Dass sie von den Morden immer erst im Nachhinein erfahren haben will, sei völlig unglaubhaft.
Der Prozess habe alle Gerüchte widerlegt, die Tat könnte irgendetwas damit zu tun haben, dass Michèle Kiesewetter wie das NSU-Kerntrio aus Thüringern stammte.
Im Gegensatz zur Terroristin Zschäpe sei die Beamtin Kiesewetter dabei gewesen, etwas aus ihrem Leben zu machen.
Gärtner wörtlich: "Michèle Kiesewettter ist die wahre Botschafterin Thüringens – nicht Sie, Frau Zschäpe."
Die Rolle Ralf Wohllebens
Am Vormittag stand Zschäpes alter Bekannter aus Jena, der Mitangeklagte Ralf Wohlleben, im Zentrum des Interesses.
Er sei die zentrale Gestalt der NSU-Unterstützer-Szene gewesen, führte Nebenklage-Anwalt Alexander Hoffmann aus: Er sei beteiligt gewesen an Angriffen auf politische Gegner in Jena, er habe sich mit den Zielen des NSU identifiziert, habe auch selbst überlegt, in den Untergrund zu gehen und habe mindestens eine Waffe für die Untergetauchten besorgt; die berüchtigte Ceska, mit der neun Migranten ermordet wurden.

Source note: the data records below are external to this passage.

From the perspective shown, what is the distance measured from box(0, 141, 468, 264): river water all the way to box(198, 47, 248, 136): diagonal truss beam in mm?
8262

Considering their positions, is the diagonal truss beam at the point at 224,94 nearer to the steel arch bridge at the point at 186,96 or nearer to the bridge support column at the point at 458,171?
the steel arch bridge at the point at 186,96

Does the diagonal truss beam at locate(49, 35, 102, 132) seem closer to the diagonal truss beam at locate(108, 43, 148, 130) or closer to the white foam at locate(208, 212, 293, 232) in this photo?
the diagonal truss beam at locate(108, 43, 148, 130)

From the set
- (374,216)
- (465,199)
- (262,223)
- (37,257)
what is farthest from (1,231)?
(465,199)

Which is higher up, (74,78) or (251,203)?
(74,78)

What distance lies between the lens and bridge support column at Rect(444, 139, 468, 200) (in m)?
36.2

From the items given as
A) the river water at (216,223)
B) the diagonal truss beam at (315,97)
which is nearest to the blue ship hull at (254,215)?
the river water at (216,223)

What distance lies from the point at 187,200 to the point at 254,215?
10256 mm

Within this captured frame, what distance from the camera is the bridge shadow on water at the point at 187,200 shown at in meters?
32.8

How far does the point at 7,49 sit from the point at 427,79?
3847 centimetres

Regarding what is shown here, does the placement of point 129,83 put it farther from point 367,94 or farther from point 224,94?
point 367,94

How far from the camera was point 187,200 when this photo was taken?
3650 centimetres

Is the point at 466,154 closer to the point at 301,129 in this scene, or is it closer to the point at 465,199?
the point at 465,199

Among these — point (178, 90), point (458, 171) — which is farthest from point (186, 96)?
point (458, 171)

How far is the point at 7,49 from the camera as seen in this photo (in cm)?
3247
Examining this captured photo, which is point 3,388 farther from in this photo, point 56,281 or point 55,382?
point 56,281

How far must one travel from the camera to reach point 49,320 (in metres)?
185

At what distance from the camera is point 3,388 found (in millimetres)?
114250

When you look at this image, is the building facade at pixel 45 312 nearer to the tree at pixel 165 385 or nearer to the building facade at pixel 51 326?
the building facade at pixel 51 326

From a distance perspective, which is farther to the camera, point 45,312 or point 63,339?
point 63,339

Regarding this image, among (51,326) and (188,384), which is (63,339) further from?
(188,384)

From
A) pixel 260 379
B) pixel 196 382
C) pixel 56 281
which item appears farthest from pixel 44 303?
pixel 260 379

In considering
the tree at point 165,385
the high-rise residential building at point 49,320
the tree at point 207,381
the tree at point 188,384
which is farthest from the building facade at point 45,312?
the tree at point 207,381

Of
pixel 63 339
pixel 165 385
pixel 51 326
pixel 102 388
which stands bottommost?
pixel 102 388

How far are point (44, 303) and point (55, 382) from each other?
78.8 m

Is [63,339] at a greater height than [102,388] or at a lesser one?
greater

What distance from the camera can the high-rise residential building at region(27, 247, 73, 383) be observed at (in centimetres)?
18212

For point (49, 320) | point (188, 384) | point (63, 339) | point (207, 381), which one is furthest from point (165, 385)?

Den ideologischen Boden bereitet
"Auch wenn Wohlleben nicht nachgewiesen werden kann, dass er sich selbst die Hände schmutzig gemacht hat, so hat er doch ideologisch alles getan, damit seine Kameraden mit reinem Gewissen ihre Verbrechen begehen konnten", so Rechtsanwalt Hoffmann.
Zuvor hatte der Opferanwalt ausführlich die Ideologie des NSU und seiner Unterstützer herausgearbeitet: Vorbild seien amerikanische und britische Terrorgruppen und Netzwerke gewesen, deren Konzepte sowohl in der thüringischen Neonaziszene diskutiert wurden, wo Mundlos, Böhnhardt und Zschäpe herstammten, als auch in Sachsen, wo die drei Anfang 1998 untertauchten: Konzepte wie der führerlose Widerstand oder das Entfachen eines Rassenkrieges.
Zwar habe Ralf Wohlleben vor Gericht versucht, sich als Opfer darzustellen, das Gewalt stets abgelehnt habe – das aber sei reine Heuchelei.
Tatsächlich teile er die Ideologie des NSU bis heute.